BTW, here is a copy of my setup file:
#!/usr/bin/env python """ setup.py file for SWIG example """ from distutils.core import setup, Extension example_module = Extension('_foolib', sources=['example_wrap.cxx', '../wrapper++/src/Foo.cpp' ], libraries=["foopp"] ) setup (name = 'foolib', version = '0.1', author = "Me, Myself and I", description = """Example""", ext_modules = [example_module], py_modules = ["example"], )
I am using gcc 4.4.3 on Ubuntu
I can answer part of the question, why you're getting the message.
Something in your build process is invoking gcc on a C++ source file with the option -Wstrict-prototypes
. For C and Objective-C, this causes the compiler to warn about old-style function declarations that don't declare the types of arguments.
For C++, this option doesn't make sense; such declarations aren't even allowed by the language (prototypes are mandatory).
(I don't know why the message mentions Ada; -Wstrict-prototypes
makes even less sense for Ada than for C++. It's not a huge deal, but I've submitted this bug report, marked as RESOLVED/FIXED as of 2015-12-06.)
The solution should be to remove the -Wstrict-prototypes
option from the invocation of gcc. But since you're not invoking gcc directly, it's difficult to know how to do that.
I was able to reproduce the warning using your setup.py
, after manually creating a dummy example_wrap.cxx
file:
% python setup.py build_ext -i running build_ext building '_foolib' extension gcc -pthread -fno-strict-aliasing -DNDEBUG -g -fwrapv -O2 -Wall -Wstrict-prototypes -fPIC -I/usr/include/python2.7 -c example_wrap.cxx -o build/temp.linux-i686-2.7/example_wrap.o cc1plus: warning: command line option "-Wstrict-prototypes" is valid for Ada/C/ObjC but not for C++ ...
So it's probably a minor bug in Python's build_ext
.
But since it's only a warning, not a fatal error, I'd say you can safely ignore it. gcc warns about the meaningless option, but then it just ignores it.
EDIT:
Looking through the Python-2.7.2 sources, this section of configure.in
might be the culprit:
case $GCC in yes) if test "$CC" != 'g++' ; then STRICT_PROTO="-Wstrict-prototypes" fi
(I'm assuming that's invoked when using build_ext
.)
It turns on the -Wstrict-prototypes
option only if the compiler is not being invoked as g++
-- but in your case it's using the gcc
command to compile C++ source code. And in Lib/distutils/command/build_ext.py
, build_extension()
doesn't pay attention to the source file language when invoking self.compiler.compile()
, only when invoking self.compiler.link_shared_object()
. (Which seems odd; for compilers other than gcc, you wouldn't necessarily be able to use the same command to compile C and C++ -- and it makes more sense to use the g++
command anyway, even if you're not linking.)

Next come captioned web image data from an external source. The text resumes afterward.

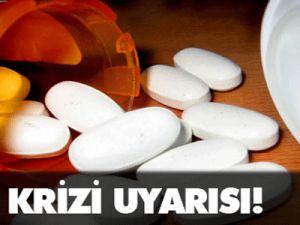 İlaç Krizi Uyarısı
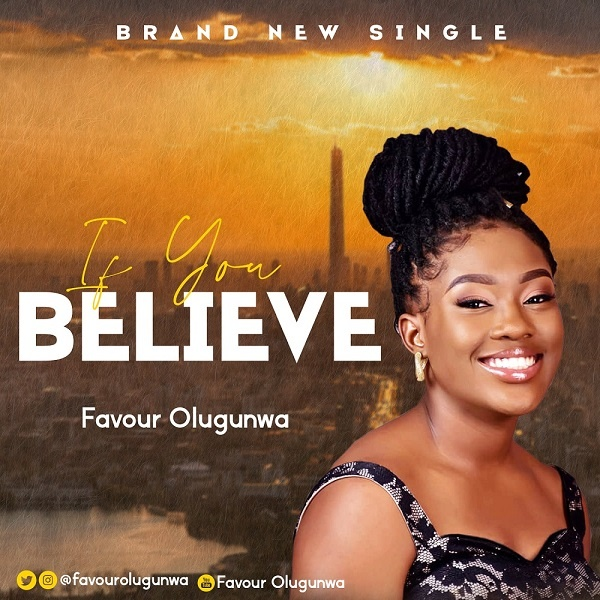 If-You-Believe-Favour-Olugunwa [MP3 DOWNLOAD] If You Believe – Favour Olugunwa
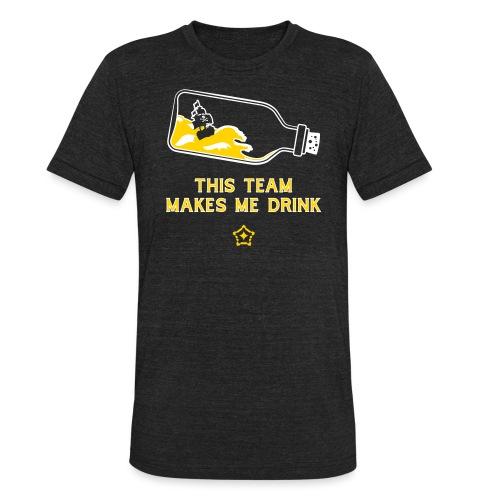 This Team Makes Me Drink - Unisex Tri-Blend T-Shirt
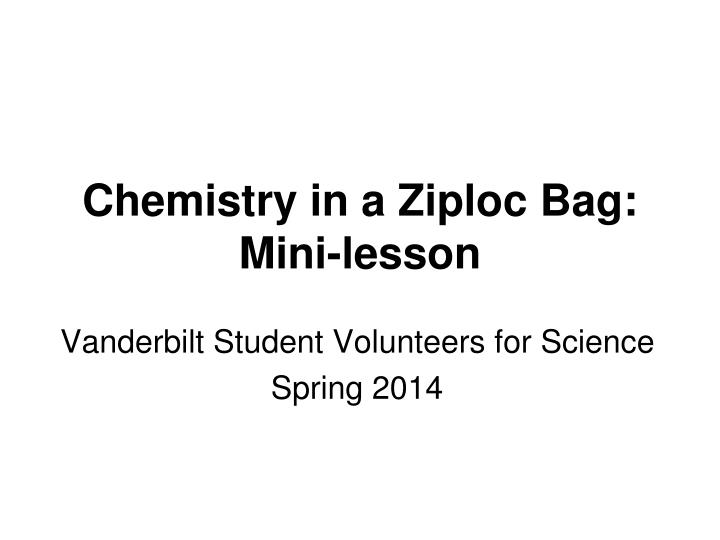 Chemistry in a ziploc bag mini lesson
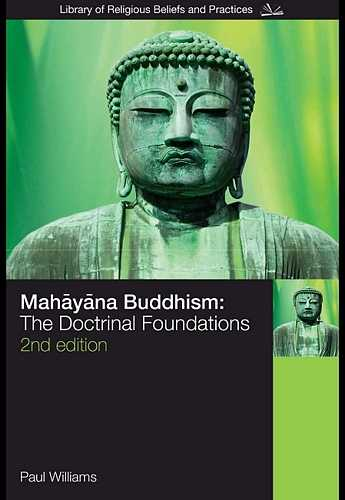 P. Williams - Mahayana Buddhism - The Doctrinal Foundations
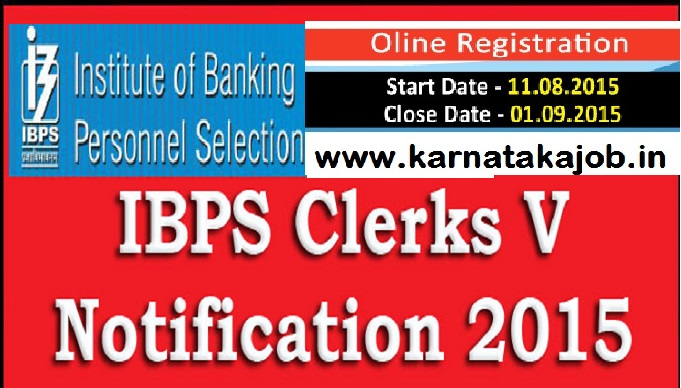 ibps clerks cwe v recruitment 2015 clerical jobs in banks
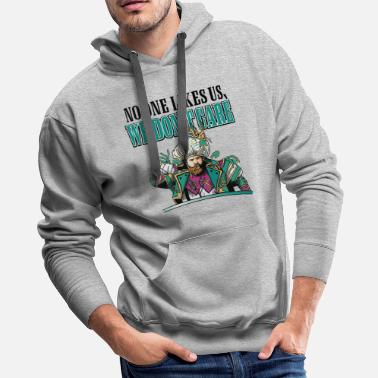 No One Likes Us No one likes US we don't care - Men's Premium Hoodie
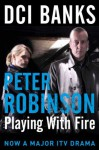 DCI Banks: Playing With Fire (Inspector Banks 14) - Peter Robinson
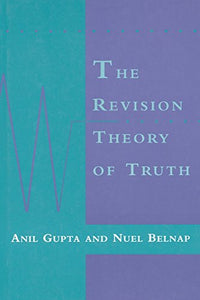 The Revision Theory Of Truth (A Bradford Book)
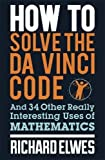 How to Solve the Da Vinci Code: And 34 Other Really Interesting Uses of Mathematics by Richard Elwes (2016-07-26)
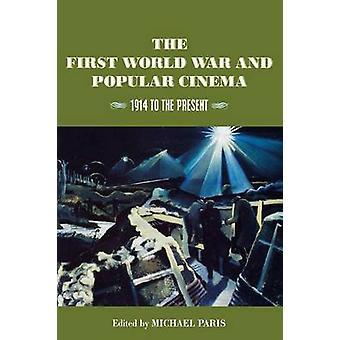 First World War & Popular Cinema by Paris - 9780813528250 Book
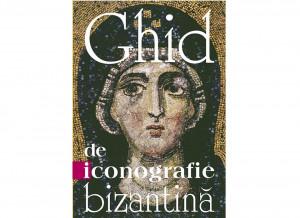 Ghid de iconografie bizantina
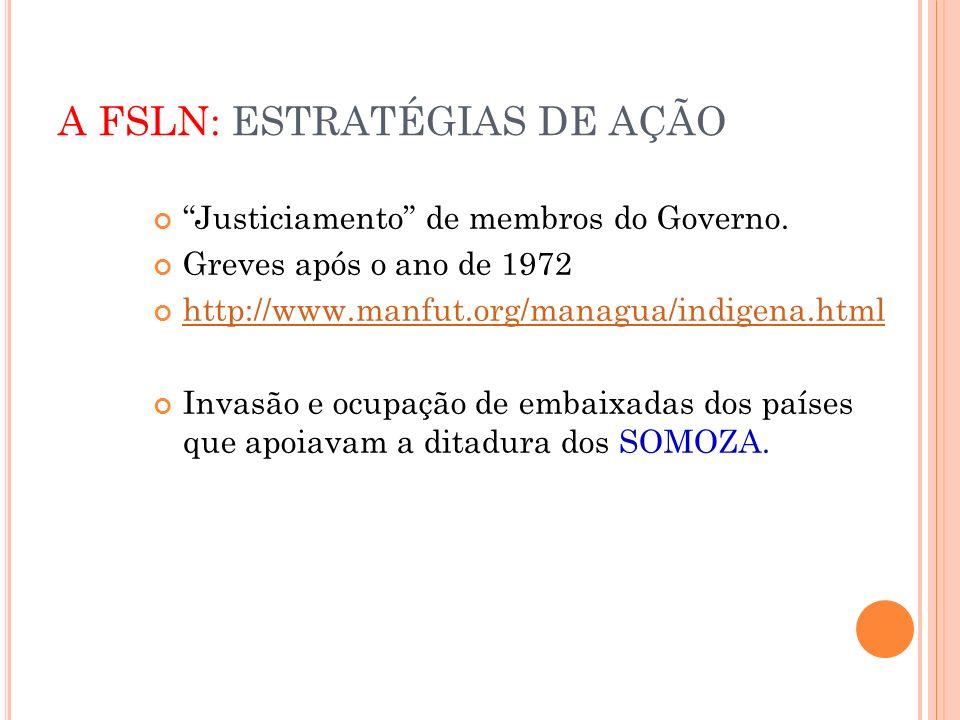 A FSLN: ESTRATÉGIAS DE AÇÃO Justiciamento de membros do Governo. Greves após o ano de 1972 http://www.manfut.org/managua/indigena.html Invasão e ocupa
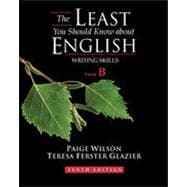 The Least You Should Know About English, Form B, 10th Edition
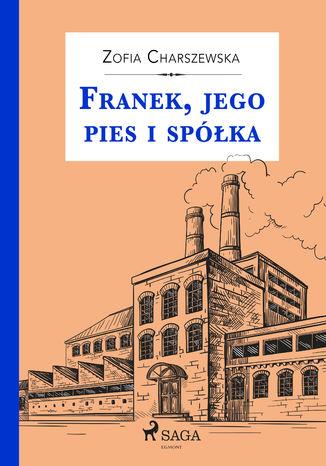 Okładka książki/ebooka Franek, jego pies i spółka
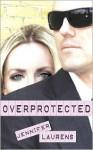 Overprotected - Jennifer Laurens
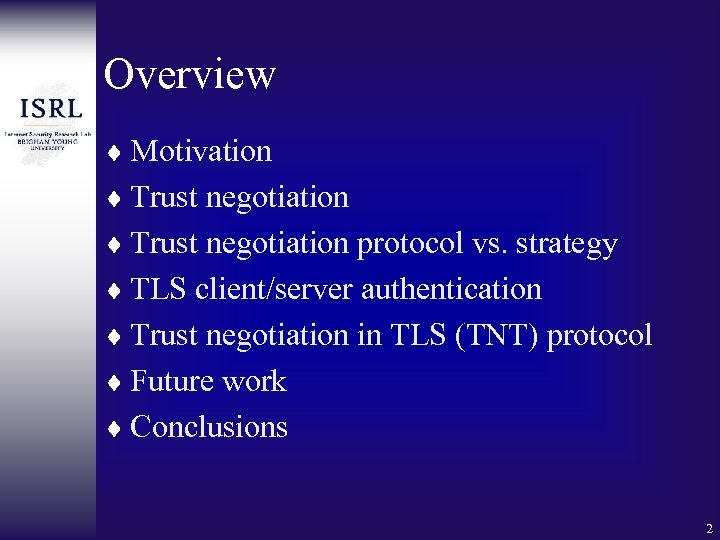 Overview ¨ Motivation ¨ Trust negotiation protocol vs. strategy ¨ TLS client/server authentication ¨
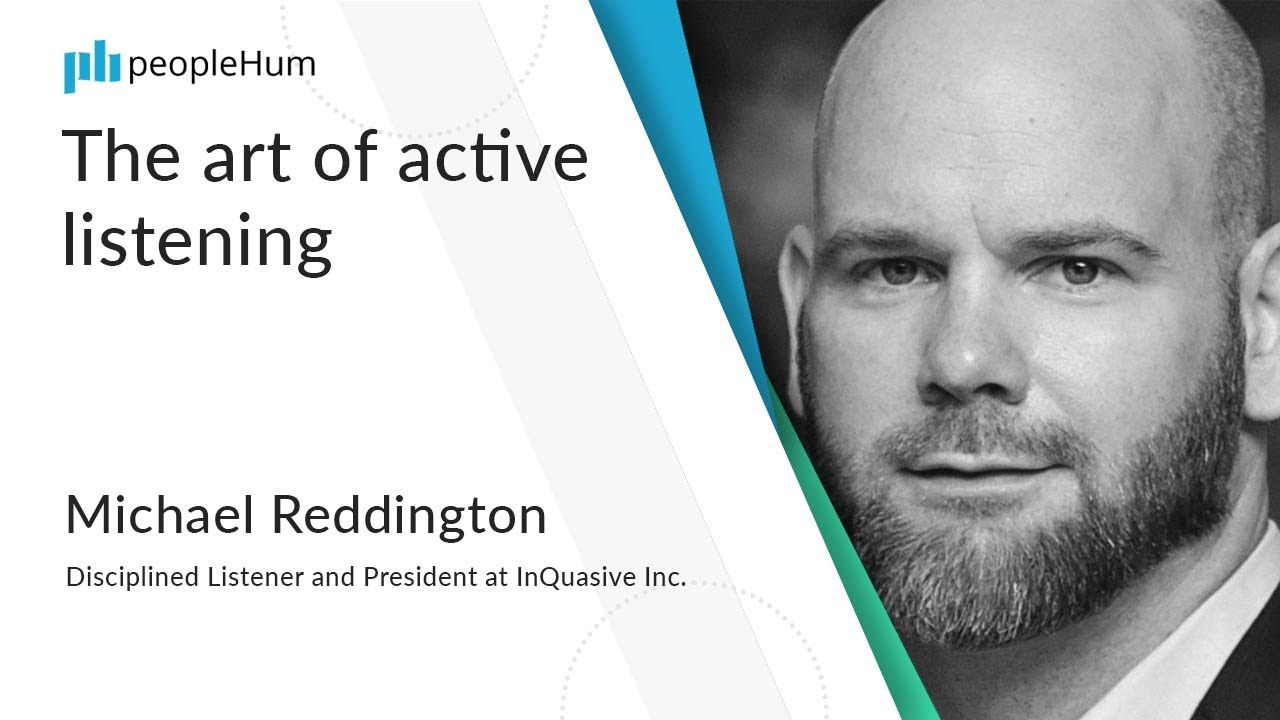The art of active listening |Michael Reddington | peopleHum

UPDATE: A Python bug report was submitted: https://bugs.python.org/issue9031, and closed as a duplicate of this one: https://bugs.python.org/issue1222585, which is still open as I write this.
But as I said, it's only a warning and you can probably safely ignore it. Perhaps the Python maintainers can use the above information to fix the problem in a future release.